EXCERPT TO READ:

+ + +

This kind of caring for fellow humans should be part of our everyday life.

Likewise, we expect policemen to be committed, resolute, inventive. To act like Chief Superintendent Sergei Futkin, who solved the crisis in Viru prison in early October, when two youths were holding a social pedagogue hostage.

Dear friends,

We were all happy to see that this year, the number of traffic accidents and traffic deaths was on decline. We are all happy when criminality decreases. Yet in the past few months, the number of people killed or injured on Estonian roads and streets has increased once more. There may be other backlashes, in other areas of life.

Here we must understand and emphasise very clearly that the police is not an election team, arranging a campaign of several months or perhaps years. The police must always look far into the future and simultaneously grasp the current developments in the society.

A complicated economic situation, growing unemployment, and simply growing uncertainty – these are the challenges our society is facing today, and no doubt they are also affecting the work of the police. They are not making your work easier, quite to the contrary.

But I am sure you can manage.

Dear policemen and -women,

Estonia’s interests do not end at Estonia’s border. Neither do Estonia’s concerns.

Our police have several times proved its international capacity and considerable aptness for efficient international co-operation.

Not long ago, the Estonian-Finnish joint investigation group revealed, within a matter of days, an individual who had blackmailed a Finnish businessman of two million Euro, threatening to kill his family. On that occasion, our central criminal police demonstrated master class skills.

I am glad to see that the Estonian police are with increasing efficiency rounding up cyber offenders emptying people’s bank accounts, and other computer frauds. More often than not, such crimes are committed across national borders. International crime must be met with international police co-operation.

+ + +

WORK TASK 1:
In the speech to the police, who solved the hostage crisis in Viru prison?

LISTED RECORDS:
+ + +

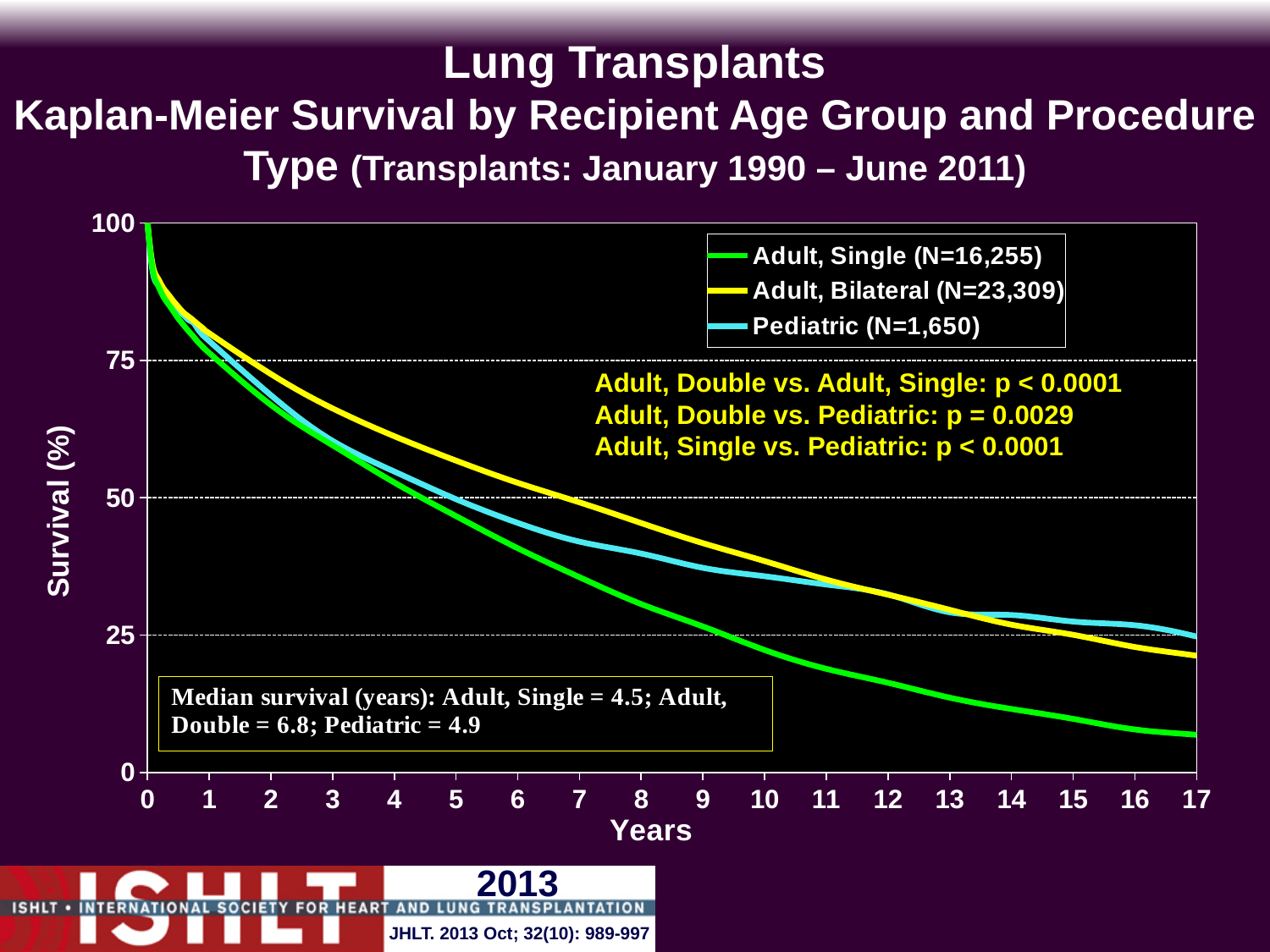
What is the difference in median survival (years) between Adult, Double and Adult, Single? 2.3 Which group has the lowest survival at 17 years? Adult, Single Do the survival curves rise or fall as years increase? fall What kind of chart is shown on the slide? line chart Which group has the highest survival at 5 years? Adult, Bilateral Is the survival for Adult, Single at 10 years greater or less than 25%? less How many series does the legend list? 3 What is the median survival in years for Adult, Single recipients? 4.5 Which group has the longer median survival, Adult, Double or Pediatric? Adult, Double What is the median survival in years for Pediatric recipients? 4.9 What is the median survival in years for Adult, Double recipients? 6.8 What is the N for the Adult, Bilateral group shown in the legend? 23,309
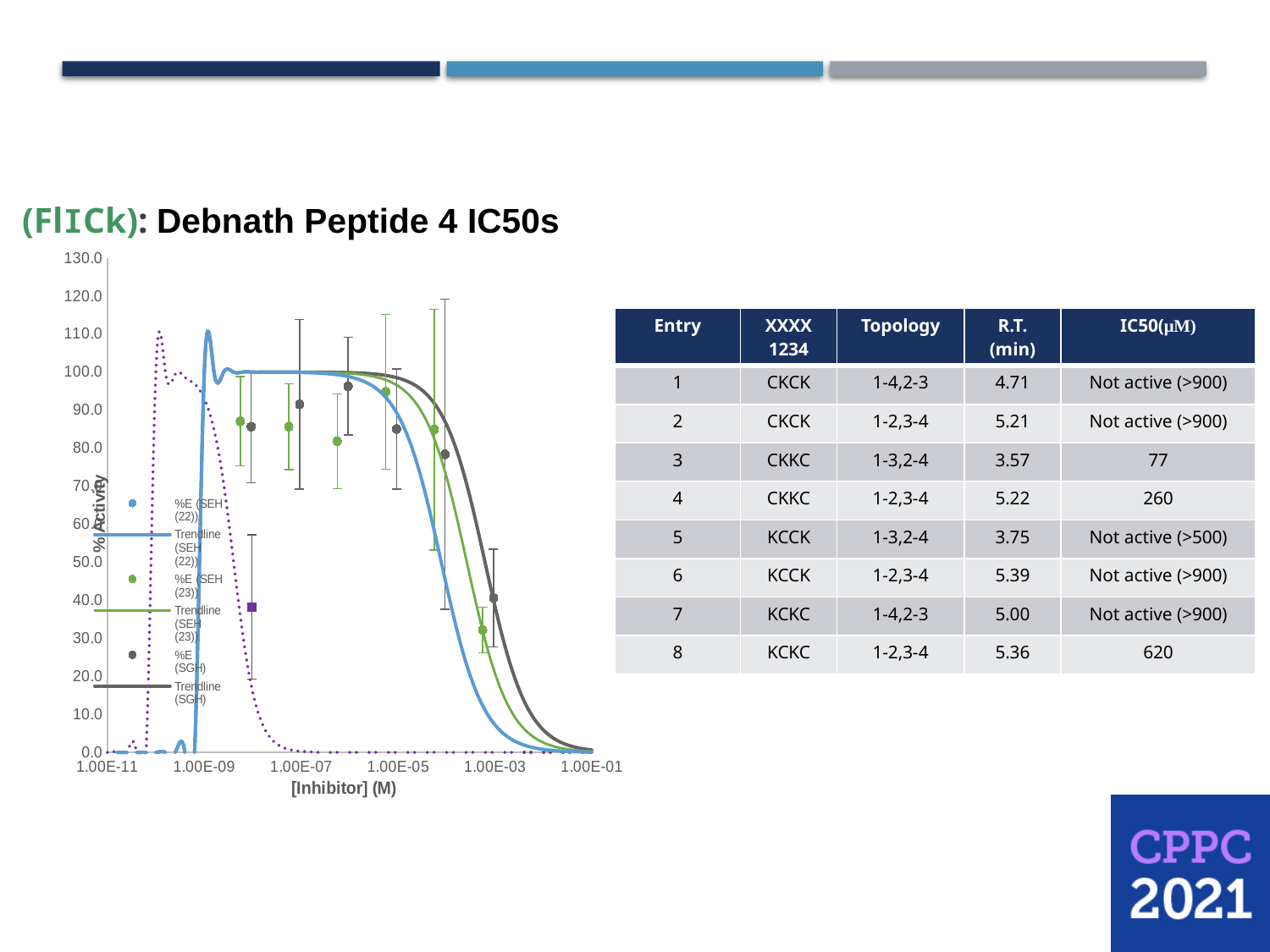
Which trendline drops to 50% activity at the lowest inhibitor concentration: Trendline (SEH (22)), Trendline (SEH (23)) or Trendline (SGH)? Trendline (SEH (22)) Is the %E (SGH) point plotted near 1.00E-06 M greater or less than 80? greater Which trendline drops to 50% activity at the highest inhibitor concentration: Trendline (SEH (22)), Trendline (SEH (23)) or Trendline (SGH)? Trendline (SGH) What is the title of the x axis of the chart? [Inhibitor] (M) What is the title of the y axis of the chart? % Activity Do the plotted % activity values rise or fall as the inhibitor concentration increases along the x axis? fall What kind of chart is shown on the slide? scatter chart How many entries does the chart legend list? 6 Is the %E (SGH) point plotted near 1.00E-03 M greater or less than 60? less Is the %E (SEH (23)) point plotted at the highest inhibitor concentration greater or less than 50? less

+ + +

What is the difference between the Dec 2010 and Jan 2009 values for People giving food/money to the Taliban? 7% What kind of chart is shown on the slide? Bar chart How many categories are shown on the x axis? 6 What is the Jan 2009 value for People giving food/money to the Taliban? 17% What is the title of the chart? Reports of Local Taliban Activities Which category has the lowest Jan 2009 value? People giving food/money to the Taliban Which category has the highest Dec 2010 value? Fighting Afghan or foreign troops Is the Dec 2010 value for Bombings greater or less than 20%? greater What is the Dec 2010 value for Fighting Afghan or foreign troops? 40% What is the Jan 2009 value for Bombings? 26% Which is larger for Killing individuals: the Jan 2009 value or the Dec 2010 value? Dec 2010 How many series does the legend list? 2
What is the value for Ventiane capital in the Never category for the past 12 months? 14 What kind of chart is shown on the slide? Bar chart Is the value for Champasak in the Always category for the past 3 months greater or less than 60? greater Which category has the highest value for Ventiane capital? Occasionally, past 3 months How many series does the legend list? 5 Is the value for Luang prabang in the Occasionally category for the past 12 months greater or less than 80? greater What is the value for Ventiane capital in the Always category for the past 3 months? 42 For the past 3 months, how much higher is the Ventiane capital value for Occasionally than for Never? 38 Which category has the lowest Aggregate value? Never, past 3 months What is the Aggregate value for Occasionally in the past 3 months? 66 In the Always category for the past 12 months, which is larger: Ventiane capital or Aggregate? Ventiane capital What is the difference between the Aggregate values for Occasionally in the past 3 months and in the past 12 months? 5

+ + +

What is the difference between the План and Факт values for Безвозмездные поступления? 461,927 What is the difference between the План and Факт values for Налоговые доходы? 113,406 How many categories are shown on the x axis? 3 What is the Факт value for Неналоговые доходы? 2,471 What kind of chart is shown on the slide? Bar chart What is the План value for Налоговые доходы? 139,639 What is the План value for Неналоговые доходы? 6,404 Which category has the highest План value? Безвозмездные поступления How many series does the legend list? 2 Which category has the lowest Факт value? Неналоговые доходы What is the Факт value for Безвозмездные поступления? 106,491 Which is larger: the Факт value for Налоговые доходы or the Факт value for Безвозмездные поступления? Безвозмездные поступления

+ + +

WORK TASK 2:
Write out the records from the line with "What is the difference in" up to and including the line with "Which trendline drops to 50% activity at the lowest". Leave the pictures out.

YOUR RESPONSE 1:
Chief Superintendent Sergei Futkin

YOUR RESPONSE 2:
What is the difference in median survival (years) between Adult, Double and Adult, Single? 2.3 Which group has the lowest survival at 17 years? Adult, Single Do the survival curves rise or fall as years increase? fall What kind of chart is shown on the slide? line chart Which group has the highest survival at 5 years? Adult, Bilateral Is the survival for Adult, Single at 10 years greater or less than 25%? less How many series does the legend list? 3 What is the median survival in years for Adult, Single recipients? 4.5 Which group has the longer median survival, Adult, Double or Pediatric? Adult, Double What is the median survival in years for Pediatric recipients? 4.9 What is the median survival in years for Adult, Double recipients? 6.8 What is the N for the Adult, Bilateral group shown in the legend? 23,309
Which trendline drops to 50% activity at the lowest inhibitor concentration: Trendline (SEH (22)), Trendline (SEH (23)) or Trendline (SGH)? Trendline (SEH (22)) Is the %E (SGH) point plotted near 1.00E-06 M greater or less than 80? greater Which trendline drops to 50% activity at the highest inhibitor concentration: Trendline (SEH (22)), Trendline (SEH (23)) or Trendline (SGH)? Trendline (SGH) What is the title of the x axis of the chart? [Inhibitor] (M) What is the title of the y axis of the chart? % Activity Do the plotted % activity values rise or fall as the inhibitor concentration increases along the x axis? fall What kind of chart is shown on the slide? scatter chart How many entries does the chart legend list? 6 Is the %E (SGH) point plotted near 1.00E-03 M greater or less than 60? less Is the %E (SEH (23)) point plotted at the highest inhibitor concentration greater or less than 50? less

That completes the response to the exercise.